I just don't really care if Apple gets a larger cut of the venue or if these large corporations do. Even on Desktop things aren't that great. My friends and I wanted to play Civ VI recently and they were on the Epic game store and I had purchased the game on Steam and they weren't compatible for cross-platform play. I know that's mostly a one-off, but it's not like I can buy Nintendo's games on Steam, nor can I transfer my license of Elden Ring on Xbox to my Epic Game Store.

None of this helps small developers they just now have to publish their games to multiple app stores which you may or may not have or may or may not want to set up an account for and you're paying Epic 17% instead of Apple.

Of course you can argue (and should, in my view) that those things suck and we shouldn't support those things either and I would agree! But where I disagree is then saying well Apple's the only malicious actor here. They're all in it together.

> Pending evidence, you're just wrong. As a user of Android I will tell you from firsthand experience that my absolute favorite apps would not exist without sideloading. MacOS and Windows simply wouldn't have games at all if their distribution terms weren't free enough to attract publishers. And if you sort the iOS app store by top-grossing games, you'll quickly realize that the iPhone doesn't have real games either. Publishers like Nintendo left after their initial experiments - others like Epic and Microsoft were literally forced to leave.

Well, it is a recent change. So yes it is pending evidence. If Epic and Microsoft left it's because they want to gain control and more of the Apple revenue slice instead of paying out. Neither helps small game developers. Most of the limitation on mobile for gaming is that mobile gaming sucks and always will because the interface is bad compared to keyboard and mouse or a controller.

> You say that Epic's fee is just as bad as Apple's, but you don't substantiate how that's worse for users. Having two similar fees encourages competition - it creates an incentive to innovate in delivery and provide a superior service to users. Apple can charge twice as much if they want, but they (same as Epic) have to justify their pricing for it to compete fairly. Currently Apple answers to no one, which creates an obvious price fixing incentive on their behalf. This is demonstrably anticompetitive.

Well as a user now I have to install yet another app that has my payment information and its own arbitrary rules. I might forget what App Store has what app. Maybe Epic makes me agree to some privacy considerations that Apple didn't in order to play their game and they only publish this "must-have" game on their store so they can collect data on me.

As someone who uses a Mac it's frustrating that not all games work on macOS. Why does Microsoft get to release Age of Empires only on the Windows-only Xbox Game Store (or whatever)? That's ok? There's a lot more of these dark patterns going on than these companies are leading you to believe.

YMMV but stores are incentivized to conduct activities to keep people using their store. Sometimes it's helpful to users and results in lower cost, other times it results in gatekeeping and other things that suck. My point is just that it's not a net moral good, but instead it's neutral and probably worse for developers since they have more bureaucracy to deal with and users since they have to deal with all of these app stores and payment mechanisms and whatnot.

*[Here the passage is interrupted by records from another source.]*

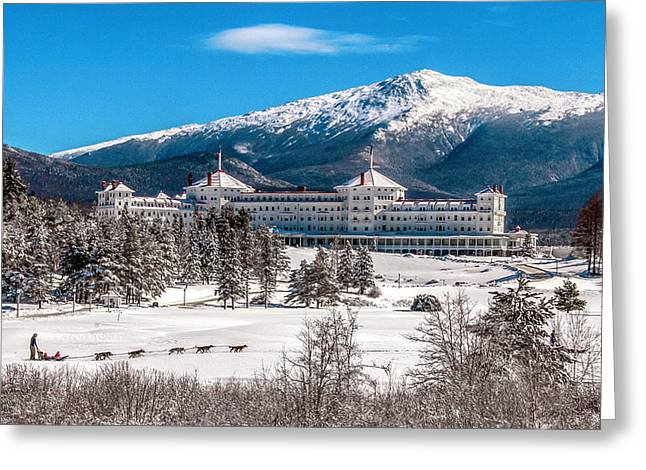 Dog Sled At The Mount Washington Hotel Greeting Card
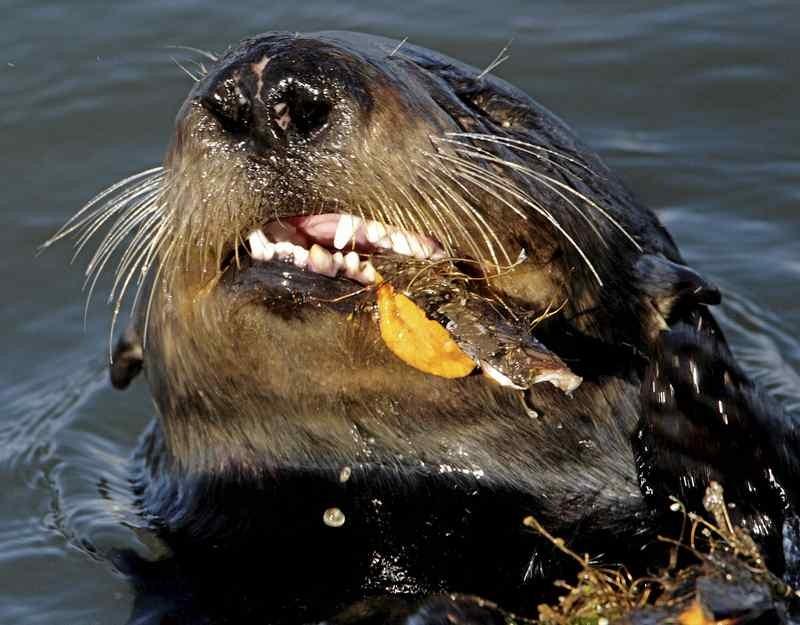 エルクホーン湿地帯にて、エサを食べ終わるラッコ。歯が見えている。アメリカ地質調査所の年次カリフォルニアラッコ個体数調査によると、3年平均値は2,941頭で、2年連続で個体数が増加をみせている。(Shmuel Thaler - Sentinel fle)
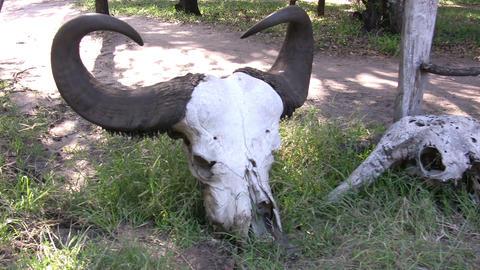 Wildebeest skull, Masai Mara Footage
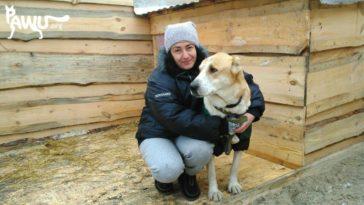 Neuigkeiten aus dem Tierheim Sirius / Ukraine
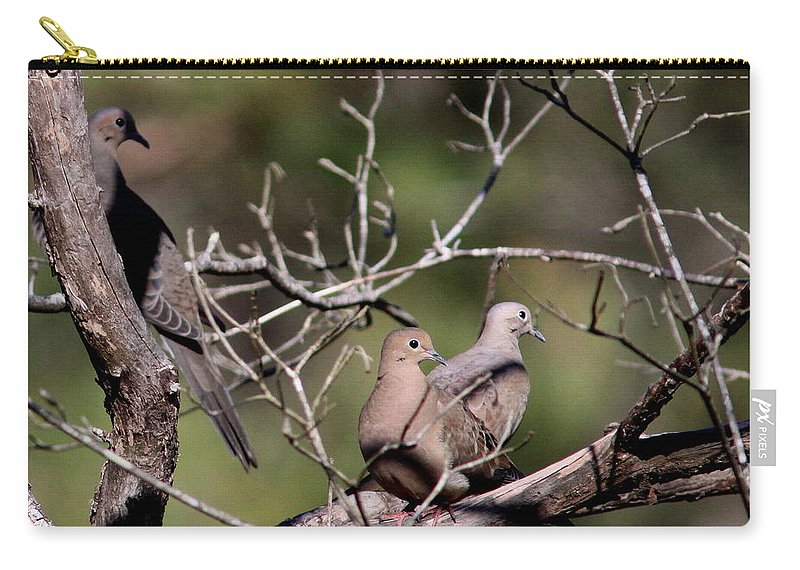 Nature Carry-all Pouch featuring the photograph Siesta Time - Mourning Dove by Travis Truelove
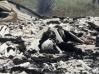 Homem é brutalmente queimado vivo na zona rural de Cujubim, em RO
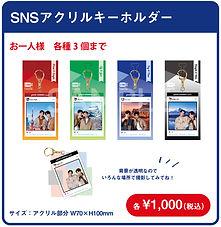 SNSkey.jpg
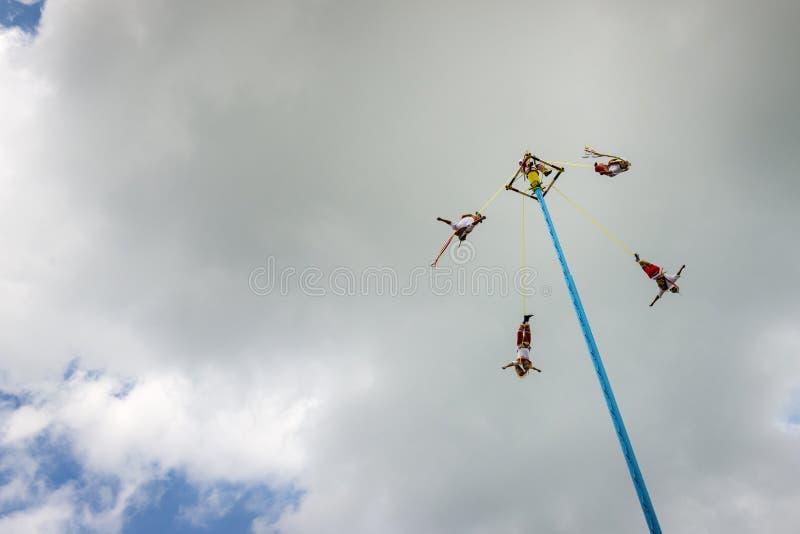 Man att utföra dansen av reklambladen Danza de Los Voladores i Elen Tajin, Mexico royaltyfria foton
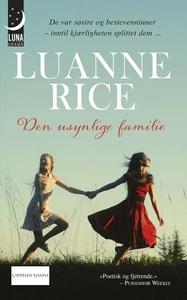 Den usynlige familie (ebok) av Luanne Rice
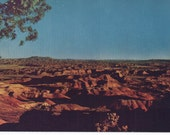 Route 66 Painted Desert Northern Arizona Mike Roberts Card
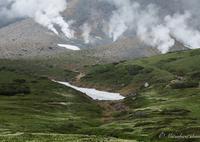 CANON Canon EOS 5D Mark IVで撮影した(高山植物・旭岳)の写真(画像)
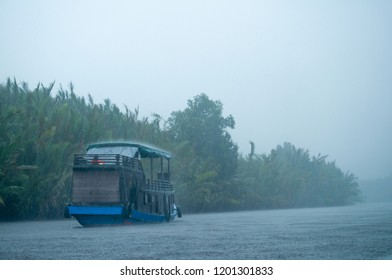 isolated kalimantan's house boat, riverboat, klotok, sailing on a river skirting palm trees and raining cats and dogs. Storm. Indonesian borneo. Tanjung Puting national park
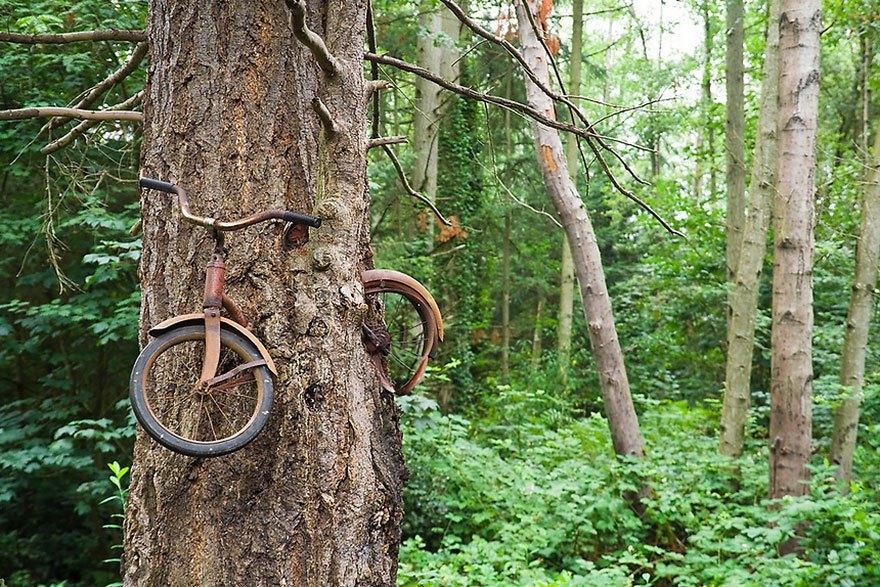 Der Fahrrad-Baum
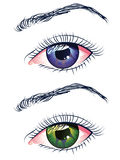 Violet and Green Eyes Royalty Free Stock Image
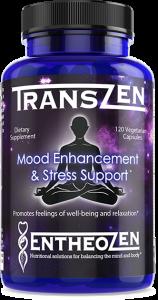 TransZen Front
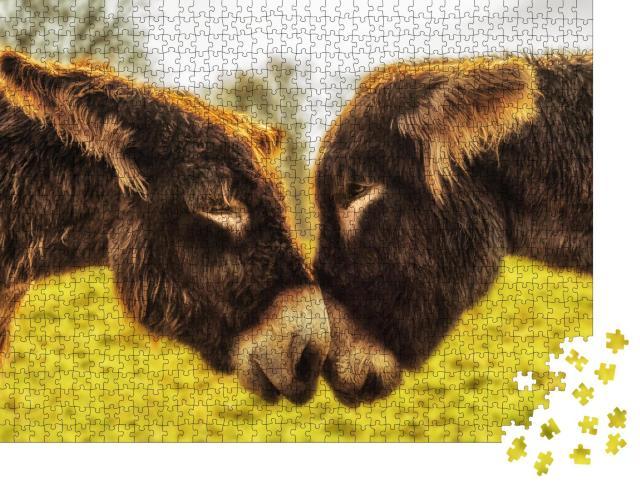"""Puzzle 1000 Teile """"Eselspaar schaut sich in die Augen"""""""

> Have you ever considered that it's not contrarian, and just wrong?

I've considered it, and then considered that it's not wrong and it's just contrarian to what most people here on HN think.

Most people day-to-day don't really care about this and just prefer a single App Store, but then on HN people who like to jailbreak their phones and install and tinker with their phones and want lots of app stores with apps and are over-represented here.